La Suprema Corte de Justicia de la Nación (SCJN) emitió un fallo histórico que reconoce, por primera vez, a las comunidades indígenas como “terceros interesados” en controversias constitucionales que las afecten, lo que les da voz en juicios hasta ahora reservados a entes públicos, como poderes, autoridades y órganos administrativos del Estado.

 

“Hoy es un día histórico, estamos asistiendo a esta cita con la historia para ver si corregimos en algo 200 años de exclusión y de racismo, y, entre ellas, la exclusión judicial de los pueblos y de las comunidades indígenas”, afirmó el ministro presidente de la Corte, Hugo Aguilar Ortiz, de origen indígena mixteco. proyectos del ministro Arístides Guerrero García que, al resolver dos recursos de reclamación, reconocieron a la comunidad mazahua de Crescencio Morales el derecho a ser escuchada y presentar alegatos en dos controversias promovidas por el municipio de Zitácuaro relacionadas con su autogobierno y asignación presupuestal.

“Debe ser reconocida como tercera interesada, a fin de remover obstáculos para su acceso efectivo a la justicia y asegurar su participación plena en un proceso cuya resolución puede incidir directamente en sus derechos e intereses colectivos”, sostuvo el ministro ponente.

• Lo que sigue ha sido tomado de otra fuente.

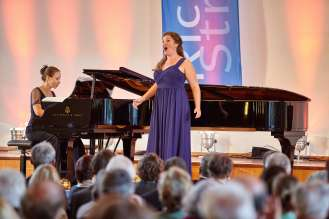 Emma Moore, Gewinnerin des Richard-Strauss-Gesangswettbewerbs 2015, am Klavier begleitet von Susanna Klovsky (06/2015)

El fallo se sustentó en una interpretación de los artículos 2 y 17 de la Constitución. El primero reconoce, desde la reforma de 2024, a los pueblos y comunidades indígenas como sujetos de derecho público, con personalidad jurídica y patrimonio propio, y les garantiza el pleno acceso a la justicia del Estado en los juicios y procedimientos en los que sean parte

La Corte aclaró que esto no les permite promover una controversia constitucional, sino intervenir en una ya iniciada, consultar el expediente, presentar alegatos y defender sus derechos, en lugar de limitar su participación a la figura no vinculante de amicus curiae. Para el ministro presidente, Hugo Aguilar Ortiz, se trata de una cita con la historia que ofrece la oportunidad de corregir “200 años de exclusión y de racismo, y, entre estos males, la exclusión judicial de los pueblos y de las comunidades indígenas”.

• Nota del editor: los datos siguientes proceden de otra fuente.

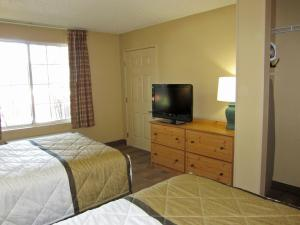 Studio with Two Double Beds - Disability Access/Non-Smoking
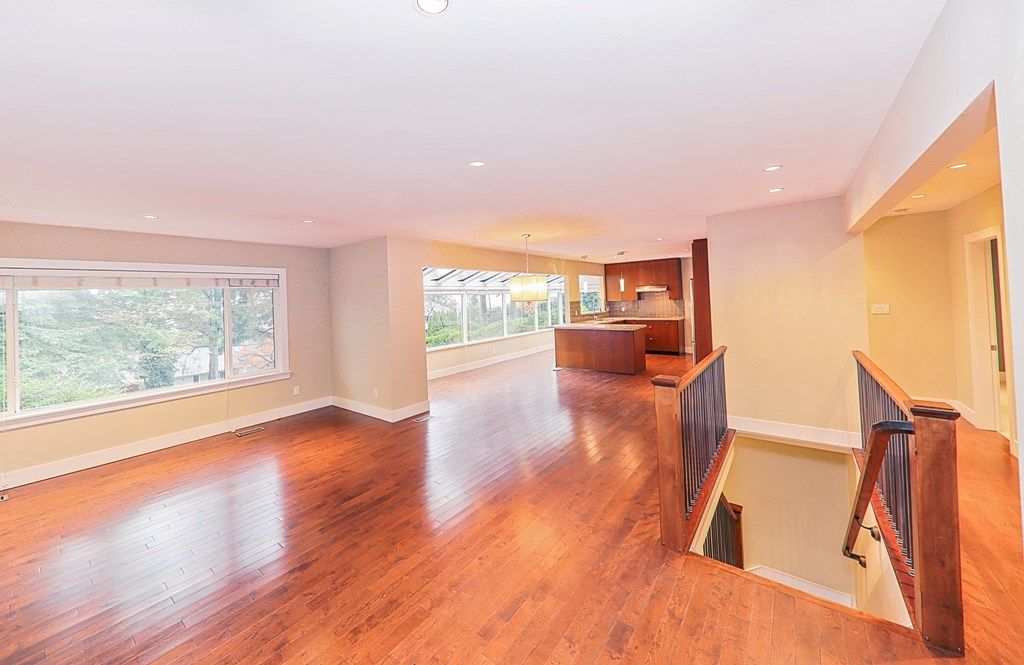Photo 4: Photos: 448 SOMERSET Street in North Vancouver: Upper Lonsdale House for sale : MLS® # R2223198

Sin duda, la resolución del máximo tribunal es un avance importante en la corrección de las injusticias históricas contra los pueblos originarios y en hacer valer el artículo segundo constitucional, que desde 2024 reconoce a los pueblos y comunidades indígenas como sujetos de derecho público. Sin embargo, será fundamental establecer en la legislación secundaria candados que impidan el mal uso de la jurisprudencia por parte de actores ajenos e incluso antagónicos a quienes se pretende empoderar.

Existen al menos dos contextos bien conocidos en que individuos y grupos maliciosos suplantan la representación de comunidades indígenas en su propio beneficio. El primero es la usurpación de la personalidad jurídica de los comisariados ejidales: quienes desean enajenar las tierras comunales para el desarrollo de proyectos inmobiliarios, mineros o energéticos recurren a sobornos o amenazas a fin de controlar dichos organismos y dar una apariencia de legalidad al despojo de los bienes comunes.

El segundo ejemplo es el de los partidos políticos que usan las candidaturas reservadas a los pueblos originarios para impulsar las aspiraciones de individuos que nada tienen que ver con ellos, desconocen por completo las dinámicas de las comunidades, sus luchas y reclamos, y carecen de cualquier compromiso con su defensa.

Señalar estos antecedentes no implica menospreciar la capacidad política y organizativa de los pueblos indígenas, sino redoblar la vigilancia a fin de que un avance en sus derechos no se convierta en una nueva modalidad de instrumentación en manos de intereses espurios enquistados en algunas comunidades. Cabe esperar que el Legislativo vea la sentencia de la Suprema Corte como una oportunidad para crear mecanismos que garanticen la representatividad y separen las voces auténticas de las ilegítimas, de tal modo que la capacidad de intervenir en controversias constitucionales suponga una verdadera herramienta de emancipación para los 23 millones de indígenas que habitan en el territorio nacional.